Intervention de Philippe Gosselin

Séance en hémicycle du 19 mai 2014 à 16h00
Autorité parentale et intérêt de l'enfant — Discussion générale

Photo issue du site de l'Assemblée nationale ou de WikipediaPhilippe Gosselin :

Cela aurait pu effectivement ressembler à une journée des dupes !

Le projet de loi devait être présenté au conseil des ministres en avril, avant d’être examiné au Parlement avant la suspension des travaux parlementaires, cet été. C’est ce que souhaitait avec beaucoup d’insistance la ministre de la famille, Dominique Bertinotti, lâchée sur ce point par le Premier ministre et par celui qui allait en être le successeur, Manuel Valls, alors ministre de l’intérieur. Il fallait éviter de voir monter les contestations et les crispations au sein de la majorité, à la veille des élections municipales et européennes.

La ligne « Matignon » s’imposait donc dès le 3 février. Passée la stupeur, voire la colère de certains, le groupe SRC et certains membres du groupe écologiste prenaient l’engagement de déposer plusieurs propositions de lois pour compenser l’engagement non tenu du Gouvernement. Il fallait donc attendre sagement l’avis du comité consultatif national d’éthique, le CCNE, sur la PMA.

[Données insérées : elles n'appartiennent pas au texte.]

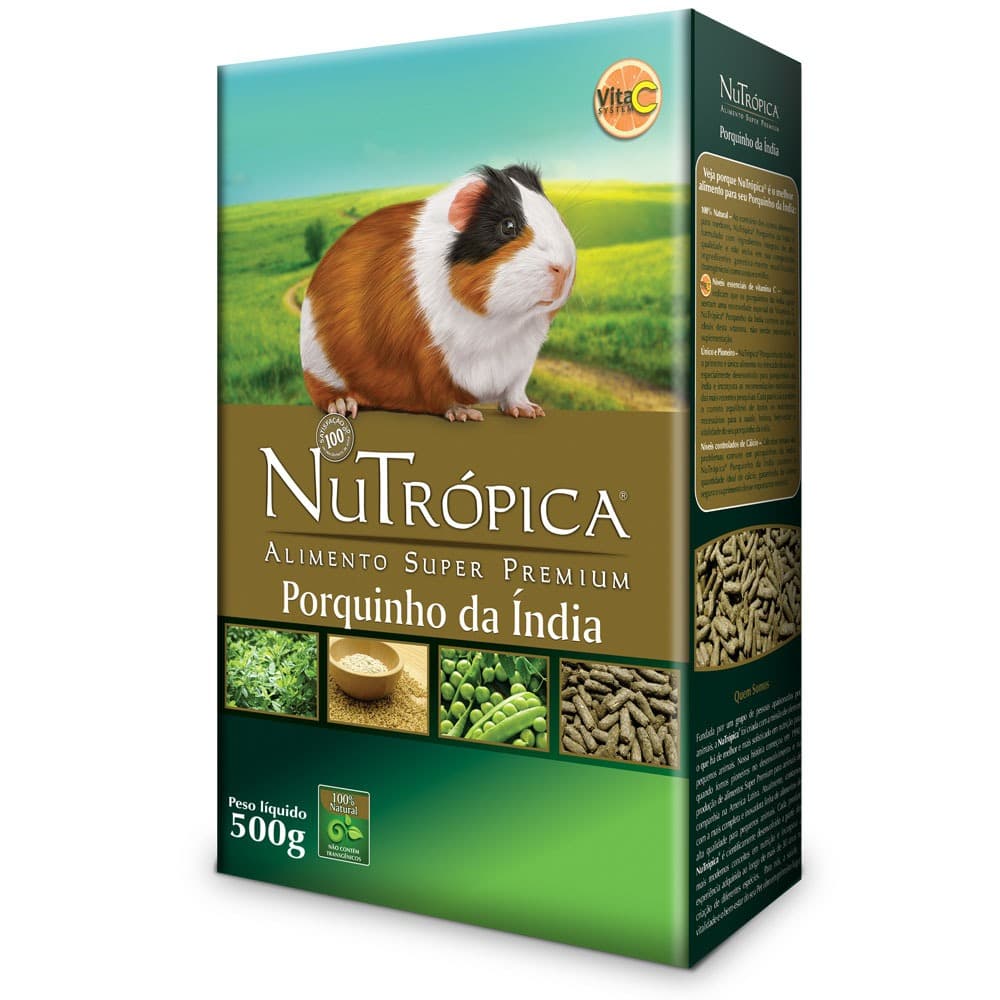 Alimento Nutrópica Porquinho da Índia - 500g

C’est ainsi que nous examinons aujourd’hui les premiers éléments de réforme du droit de la famille. La présente proposition de loi appelle plusieurs critiques et remarques sur la forme et le fond. Sur la forme, d’abord ; bien évidemment, nul ne conteste que les députés puissent déposer des propositions de loi. Il s’agit d’un droit constitutionnel que je revendique, bien entendu !

Cependant, sur un certain nombre de sujets comme celui examiné aujourd’hui, qui pourraient être qualifiés de lourds et délicats et ont un impact substantiel sur le droit, la voie parlementaire semble beaucoup moins appropriée, voire inopportune.

Contrairement aux voies suivies lors d’un projet gouvernemental, les garanties procédurales en cas de proposition de loi sont bien minces – M. Poisson l’a démontré brillamment tout à l’heure, je n’y reviendrai donc pas.

Le texte – sans parler des amendements qui ne manqueront pas de le compléter, voire de le contredire sur tel ou tel point – pourrait être adopté sans étude d’impact, sans le recueil de l’avis d’aucune des instances nationales de concertation et sans l’avis juridique du Conseil d’État, alors même qu’il va modifier le droit civil de la famille.

Certes, les études d’impact sont parfois « légères » et ne répondent souvent que bien formellement aux exigences que la loi organique du 15 avril 2009 pose à leur sujet. Mais c’est au moins une aide à la décision, un éclairage qui permet, justement, de soulever d’autres questions.

On peut regretter, par ailleurs, l’absence des avis d’organismes consultatifs, avis qui auraient été obligatoires, pour certains d’entre eux, s’il s’était agi d’un projet de loi.

Certes, la rapporteure, Mme Chapdelaine, a auditionné un certain nombre d’acteurs et nul ne conteste sa bonne volonté, mais toutes les associations familiales n’ont pas été auditionnées. Les avis formels de la caisse nationale des allocations familiales, la CNAF, du Conseil supérieur de l’adoption, ou encore du Haut conseil de la famille, eussent été de précieuses contributions versées à la proposition de loi. Évidemment, il n’en est rien.

Enfin, l’absence d’avis, même jalousement gardé secret en dépit parfois de quelques fuites ici ou là – chacun aura reconnu que je parle d’un avis du Conseil d’État – est à déplorer sur des matières aussi juridiques et sensibles que le droit de la famille et le code civil. Il était sans doute peu probable – encore que… qui sait ! – que le Conseil émette un avis de rejet, mais cela aurait au moins pu permettre d’améliorer des rédactions maladroites, ambiguës, comme il en existe dans ce texte, et de mettre en garde contre les imperfections.

Cela aurait donc, d’une certaine façon, contribué à améliorer le texte initial, comme l’ont confirmé les propos de Mme la secrétaire d’État et de notre collègue Catherine Coutelle qui nous ont expliqué que l’exposé des motifs était, sur certains points, plutôt abscons, en tout cas peu clair et qu’il convenait de l’entendre autrement. Dont acte, nous y reviendrons ! Ce regret d’absence d’avis du Conseil d’État est d’autant plus marqué que la majorité n’a pas souhaité le saisir d’un examen particulier, comme le lui permet la révision constitutionnelle de 2008.